**Task requirements**
**1.** In the blog post on active learning, what practice did the writer use last term as a metacognitive tool?
**2.** Rewrite the paragraph of the blog post on active learning that begins "The first type is" as a brief bulleted list that keeps its main facts.

**Passage provided**
▶
Week 2: Active Learning

Last term, one of the organizing principles of our class was using concept mapping as a metacognitive tool and a way of expanding our adaptive expertise.  Indeed, I found it to be a powerful way to process new information and gain insights into my own thinking.  Concept mapping allowed me to see and think about ideas and connections I might have otherwise missed.  I’ve returned to that practice as a way of exploring this week’s learning.

To start, my Padlet links to the Coonley blog post I was assigned and briefly summarizes my thinking that surfaced through the concept map.  To view the concept map more easily, click the map in the embedded Padlet to either download a copy or open it in a new window.   The rest of this blog post will interpret the map further as a means of exploring my thinking.  It will also show a bit of the experience I have with active learning.

Made with Padlet
The Evidence

To start, I would like to note two different types of evidence I considered to analyze the last three bullets of our Do activity:

  • What active learning traits are present
  • What are opportunities/suggestions for growth, and
  • Any additional information

The first type is the “Cougar Code” lesson summary which arguably contains the most direct information about the lesson.  The second is the included media of student work artifacts as well as images of students at work.  These constitute information about what students did and possibly trait evidence of active learning and web literacy.  Neither type of evidence presents a complete picture of what was taught and what was learned, but together provide insights.  What is lacking from each type of evidence also makes complete determinations about the above bullet points difficult to say with certainty.  Nevertheless, the evidence that is in the post gives us much to think about and discuss.
◀
**Information provided**
▶
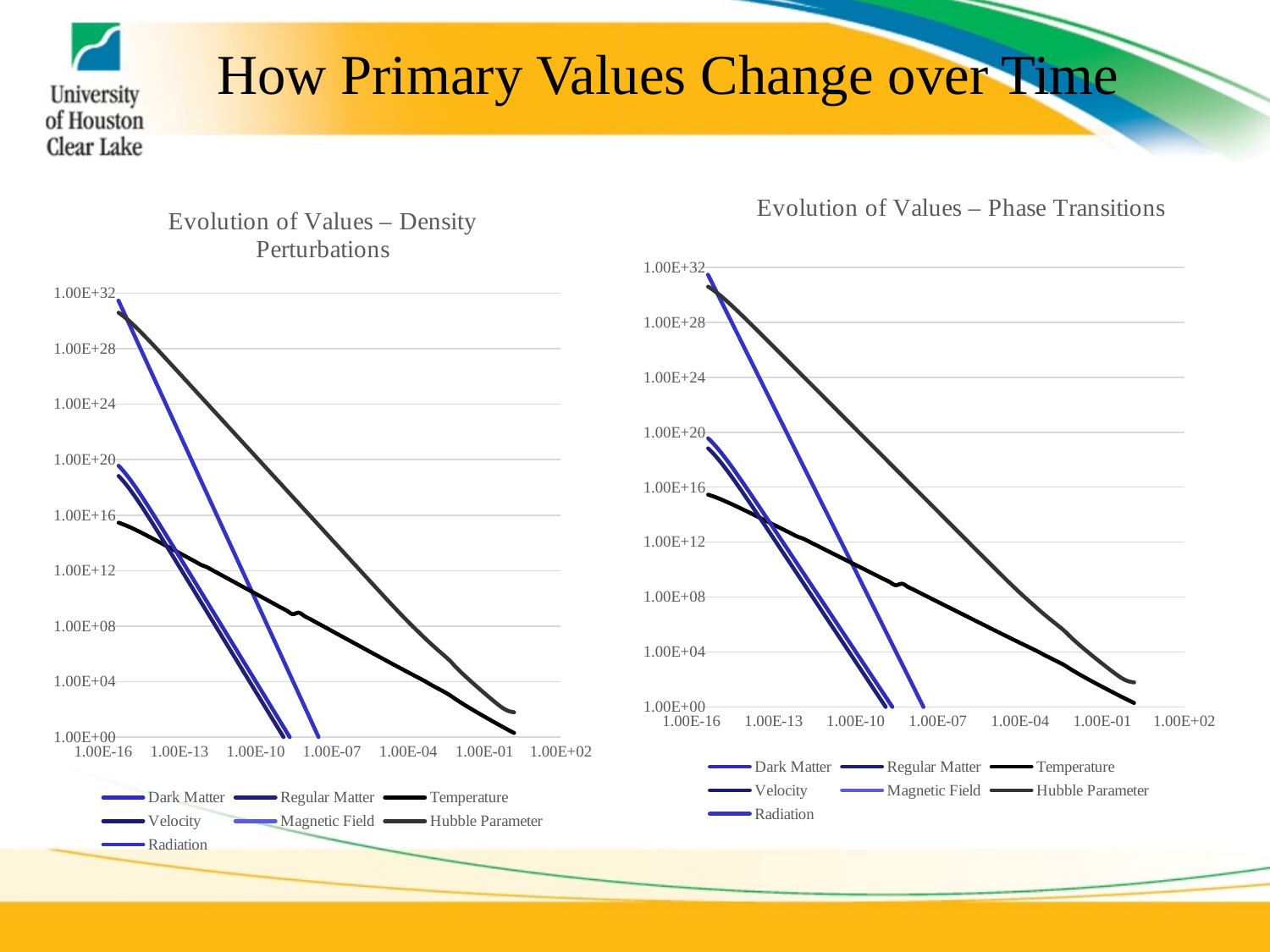
What is the title of the chart on the right side of the slide? Evolution of Values – Phase Transitions In the 'Evolution of Values – Phase Transitions' chart, is the Temperature value at x = 1.00E-16 greater or less than 1.00E+20? less What is the highest tick label shown on the y axis of the 'Evolution of Values – Density Perturbations' chart? 1.00E+32 How many series does the legend of the 'Evolution of Values – Phase Transitions' chart list? 7 In the 'Evolution of Values – Phase Transitions' chart, which series has the lowest value at x = 1.00E-16? Temperature In the 'Evolution of Values – Density Perturbations' chart, which is larger at x = 1.00E-16: the Hubble Parameter value or the Temperature value? Hubble Parameter What kind of chart is the 'Evolution of Values – Phase Transitions' chart? line chart In the 'Evolution of Values – Phase Transitions' chart, does the Temperature line rise or fall as the x axis increases? fall In the 'Evolution of Values – Density Perturbations' chart, is the Hubble Parameter value at x = 1.00E-16 greater or less than 1.00E+28? greater In the 'Evolution of Values – Density Perturbations' chart, does the Hubble Parameter line rise or fall as the x axis increases? fall How many series does the legend of the 'Evolution of Values – Density Perturbations' chart list? 7 What kind of chart is the 'Evolution of Values – Density Perturbations' chart? line chart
◀
**Responses to the exercise**
**1.** Concept mapping.

**2.**
- First type of evidence: the "Cougar Code" lesson summary, probably the most direct information about the lesson.
- Second type: the included media, meaning student work artifacts and images of students at work, which show what students did and possibly traits of active learning and web literacy.
- Neither type gives a complete picture of what was taught and learned, but together they provide insights.
- Gaps in each type make it hard to judge the Do activity points with certainty.
- Still, the evidence in the post offers much to think about and discuss.